I understand I basically just need to determine a feasible distribution that is "as close as possible" to my desired (but possibly infeasible) distribution. My best guess is to choose one ball at a time, each time picking an available color that yields a posterior distribution of colors that is least-different from the desired distribution. This is at best inefficient and I'm not 100% sure it gives me an optimal solution anyway.

Sorry if this is a common statistical exercise, I did try to find this problem in the literature but knew not the proper vocabulary to facilitate my search.

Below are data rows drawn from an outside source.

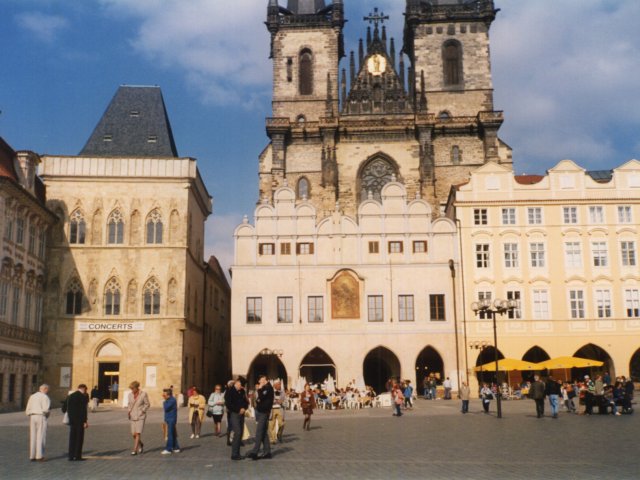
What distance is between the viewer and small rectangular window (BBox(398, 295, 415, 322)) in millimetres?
41344

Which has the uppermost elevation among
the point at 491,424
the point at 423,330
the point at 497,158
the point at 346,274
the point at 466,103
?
the point at 466,103

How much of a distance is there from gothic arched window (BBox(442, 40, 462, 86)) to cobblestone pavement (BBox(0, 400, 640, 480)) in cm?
4304

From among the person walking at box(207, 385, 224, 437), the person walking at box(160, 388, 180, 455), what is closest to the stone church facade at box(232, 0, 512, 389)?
the person walking at box(207, 385, 224, 437)

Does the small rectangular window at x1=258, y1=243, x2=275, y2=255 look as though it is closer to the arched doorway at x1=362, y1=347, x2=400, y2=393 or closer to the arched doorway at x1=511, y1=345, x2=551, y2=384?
the arched doorway at x1=362, y1=347, x2=400, y2=393

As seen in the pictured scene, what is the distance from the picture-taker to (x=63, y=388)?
38906 millimetres

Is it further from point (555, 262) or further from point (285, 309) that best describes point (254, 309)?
point (555, 262)

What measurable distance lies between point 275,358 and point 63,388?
11643 millimetres

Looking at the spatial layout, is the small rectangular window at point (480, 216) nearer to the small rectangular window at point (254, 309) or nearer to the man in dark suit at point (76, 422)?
the small rectangular window at point (254, 309)

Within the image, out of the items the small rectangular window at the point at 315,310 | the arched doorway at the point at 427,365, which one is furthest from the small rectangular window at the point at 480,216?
the small rectangular window at the point at 315,310

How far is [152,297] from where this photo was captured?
4031 centimetres

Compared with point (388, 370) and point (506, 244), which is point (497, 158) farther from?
point (388, 370)

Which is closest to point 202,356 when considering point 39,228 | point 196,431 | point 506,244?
point 39,228

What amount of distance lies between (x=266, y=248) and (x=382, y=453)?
91.2 ft

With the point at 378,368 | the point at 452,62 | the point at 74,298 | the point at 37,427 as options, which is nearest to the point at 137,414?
the point at 37,427
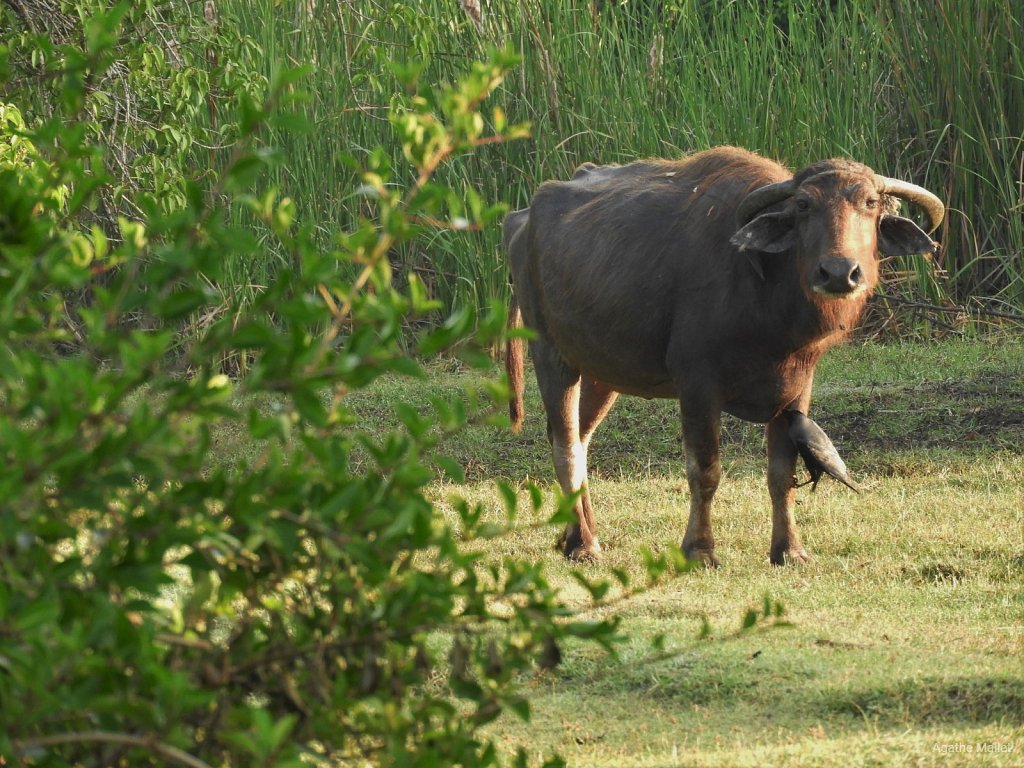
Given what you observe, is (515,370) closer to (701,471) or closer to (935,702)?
(701,471)

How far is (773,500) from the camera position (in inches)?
231

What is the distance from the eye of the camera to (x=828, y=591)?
5.28 meters

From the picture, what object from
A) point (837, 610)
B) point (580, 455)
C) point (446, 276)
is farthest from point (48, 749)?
point (446, 276)

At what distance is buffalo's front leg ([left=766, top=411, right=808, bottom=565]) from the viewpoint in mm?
5805

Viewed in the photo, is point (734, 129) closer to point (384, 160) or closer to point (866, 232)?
point (866, 232)

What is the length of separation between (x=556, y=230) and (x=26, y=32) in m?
2.47

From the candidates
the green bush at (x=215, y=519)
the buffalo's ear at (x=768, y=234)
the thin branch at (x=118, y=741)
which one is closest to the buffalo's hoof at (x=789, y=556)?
the buffalo's ear at (x=768, y=234)

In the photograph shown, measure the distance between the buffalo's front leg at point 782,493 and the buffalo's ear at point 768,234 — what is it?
29.8 inches

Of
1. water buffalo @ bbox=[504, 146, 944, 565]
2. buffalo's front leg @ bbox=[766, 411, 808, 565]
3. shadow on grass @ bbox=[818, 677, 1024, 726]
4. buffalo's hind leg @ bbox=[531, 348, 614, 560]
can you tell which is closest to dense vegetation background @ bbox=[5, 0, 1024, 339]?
buffalo's hind leg @ bbox=[531, 348, 614, 560]

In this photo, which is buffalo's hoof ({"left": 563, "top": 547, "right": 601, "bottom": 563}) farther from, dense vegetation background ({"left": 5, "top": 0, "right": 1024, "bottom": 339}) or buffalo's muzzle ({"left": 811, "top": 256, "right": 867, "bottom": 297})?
dense vegetation background ({"left": 5, "top": 0, "right": 1024, "bottom": 339})

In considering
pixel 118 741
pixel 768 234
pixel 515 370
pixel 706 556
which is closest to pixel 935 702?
pixel 706 556

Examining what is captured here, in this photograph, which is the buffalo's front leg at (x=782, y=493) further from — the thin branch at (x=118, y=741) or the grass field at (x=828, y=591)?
the thin branch at (x=118, y=741)

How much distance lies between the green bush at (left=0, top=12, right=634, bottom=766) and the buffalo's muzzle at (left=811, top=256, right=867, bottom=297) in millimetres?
3061

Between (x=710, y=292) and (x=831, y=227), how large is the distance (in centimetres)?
65
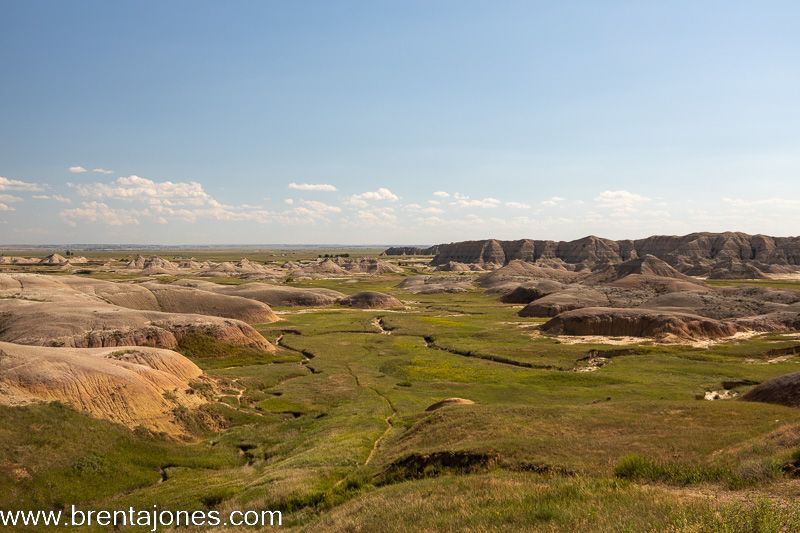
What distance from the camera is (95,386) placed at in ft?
113

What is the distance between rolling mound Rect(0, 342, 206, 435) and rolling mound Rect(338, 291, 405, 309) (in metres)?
80.5

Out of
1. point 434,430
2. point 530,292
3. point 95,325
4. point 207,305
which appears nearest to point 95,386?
point 434,430

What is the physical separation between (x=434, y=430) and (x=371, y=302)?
94.4 metres

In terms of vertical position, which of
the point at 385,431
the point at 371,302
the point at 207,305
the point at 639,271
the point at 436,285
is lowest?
the point at 371,302

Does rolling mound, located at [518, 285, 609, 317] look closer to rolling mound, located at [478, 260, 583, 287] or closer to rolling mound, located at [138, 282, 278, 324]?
rolling mound, located at [138, 282, 278, 324]

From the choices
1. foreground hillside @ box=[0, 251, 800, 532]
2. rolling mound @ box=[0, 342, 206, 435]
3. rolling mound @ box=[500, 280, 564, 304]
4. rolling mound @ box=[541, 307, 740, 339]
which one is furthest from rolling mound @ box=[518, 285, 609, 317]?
rolling mound @ box=[0, 342, 206, 435]

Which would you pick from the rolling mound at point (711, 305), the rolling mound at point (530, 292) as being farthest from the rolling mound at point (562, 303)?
the rolling mound at point (530, 292)

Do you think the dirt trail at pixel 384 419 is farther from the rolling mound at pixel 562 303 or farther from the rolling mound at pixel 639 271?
the rolling mound at pixel 639 271

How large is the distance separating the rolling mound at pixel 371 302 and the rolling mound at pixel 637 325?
4453cm

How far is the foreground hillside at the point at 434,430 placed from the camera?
580 inches

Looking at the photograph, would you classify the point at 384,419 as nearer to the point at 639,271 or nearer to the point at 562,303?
the point at 562,303

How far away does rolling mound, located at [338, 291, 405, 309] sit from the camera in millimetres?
121062

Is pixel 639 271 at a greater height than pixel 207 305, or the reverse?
pixel 639 271

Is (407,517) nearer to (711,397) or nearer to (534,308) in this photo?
(711,397)
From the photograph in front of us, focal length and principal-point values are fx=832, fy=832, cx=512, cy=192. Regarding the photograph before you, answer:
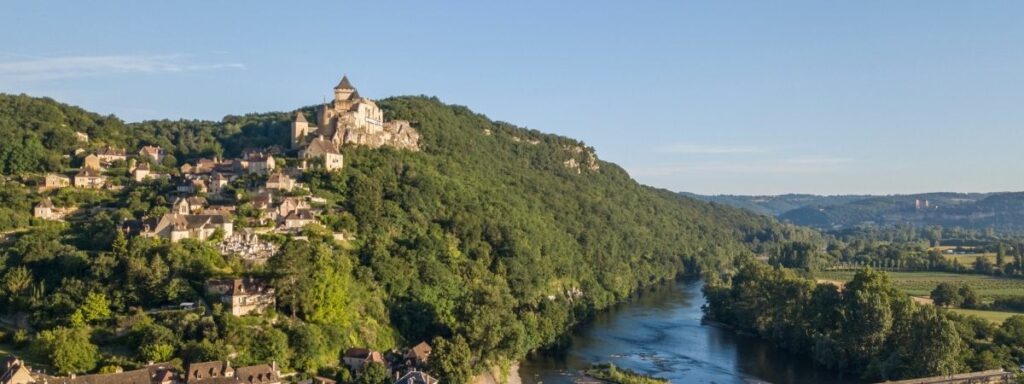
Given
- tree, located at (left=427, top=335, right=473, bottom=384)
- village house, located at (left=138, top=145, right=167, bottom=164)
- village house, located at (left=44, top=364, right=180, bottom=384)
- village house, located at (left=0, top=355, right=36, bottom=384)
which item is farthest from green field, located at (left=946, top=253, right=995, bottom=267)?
village house, located at (left=0, top=355, right=36, bottom=384)

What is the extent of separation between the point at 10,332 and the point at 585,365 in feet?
127

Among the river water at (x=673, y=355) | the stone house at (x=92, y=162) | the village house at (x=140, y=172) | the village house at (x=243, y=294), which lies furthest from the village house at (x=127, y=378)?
the stone house at (x=92, y=162)

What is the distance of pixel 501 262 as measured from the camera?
80.4 metres

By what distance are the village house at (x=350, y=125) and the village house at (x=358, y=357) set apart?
33.7 metres

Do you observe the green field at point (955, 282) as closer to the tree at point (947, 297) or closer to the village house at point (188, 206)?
the tree at point (947, 297)

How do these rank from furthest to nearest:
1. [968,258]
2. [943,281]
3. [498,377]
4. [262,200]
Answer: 1. [968,258]
2. [943,281]
3. [262,200]
4. [498,377]

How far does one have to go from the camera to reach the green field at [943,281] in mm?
92188

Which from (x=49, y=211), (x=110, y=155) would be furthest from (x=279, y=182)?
(x=110, y=155)

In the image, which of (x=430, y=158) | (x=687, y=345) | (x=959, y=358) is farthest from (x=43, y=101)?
(x=959, y=358)

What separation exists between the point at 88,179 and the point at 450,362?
4176 centimetres

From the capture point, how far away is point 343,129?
86.5 m

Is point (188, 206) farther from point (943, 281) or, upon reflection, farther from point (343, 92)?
point (943, 281)

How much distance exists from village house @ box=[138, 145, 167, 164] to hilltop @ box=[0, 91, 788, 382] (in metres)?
1.94

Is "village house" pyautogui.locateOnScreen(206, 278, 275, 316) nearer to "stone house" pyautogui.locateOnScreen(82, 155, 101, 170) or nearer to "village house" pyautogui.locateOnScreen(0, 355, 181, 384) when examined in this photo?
"village house" pyautogui.locateOnScreen(0, 355, 181, 384)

I should mention that I consider this sampling, because I am asked to generate this sample for a tax audit, where "balls" are invoices, and "colors" are invoice types. The sample should be random, but end up with the specified percentage of each type where possible, and "as close as possible" where not possible.

1

There are 1 best solutions below

2
On BEST ANSWER

You can adapt the Sainte-Laguë proportional representation method to your problem.

Suppose you start with $n_i$ balls of colour $i$ so $\sum_i n_i=N$ and your target proportions are $p_i$ with $\sum_i p_i=1$.

For each $i$, calculate the quotients $\dfrac{p_i}{1}, \dfrac{p_i}{3}, \dfrac{p_i}{5}, \ldots ,\dfrac{p_i}{\min(2n_i-1,2S-1)}$.

Take the $S$ largest quotients from all those you have calculated (if there is equality at the end, then make an arbitrary choice such as those with the larger $p_i$) and count how many quotients came from each $i$, calling this count $s_i$, so $\sum_i s_i=S$. This $s_i$ gives your sample size for each $i$.

It has the property of minimising a kind of chi-square statistic: $\sum_i\dfrac{\left(p_i-\frac{s_i}{S}\right)^2}{p_i}$ within the constraints of the question.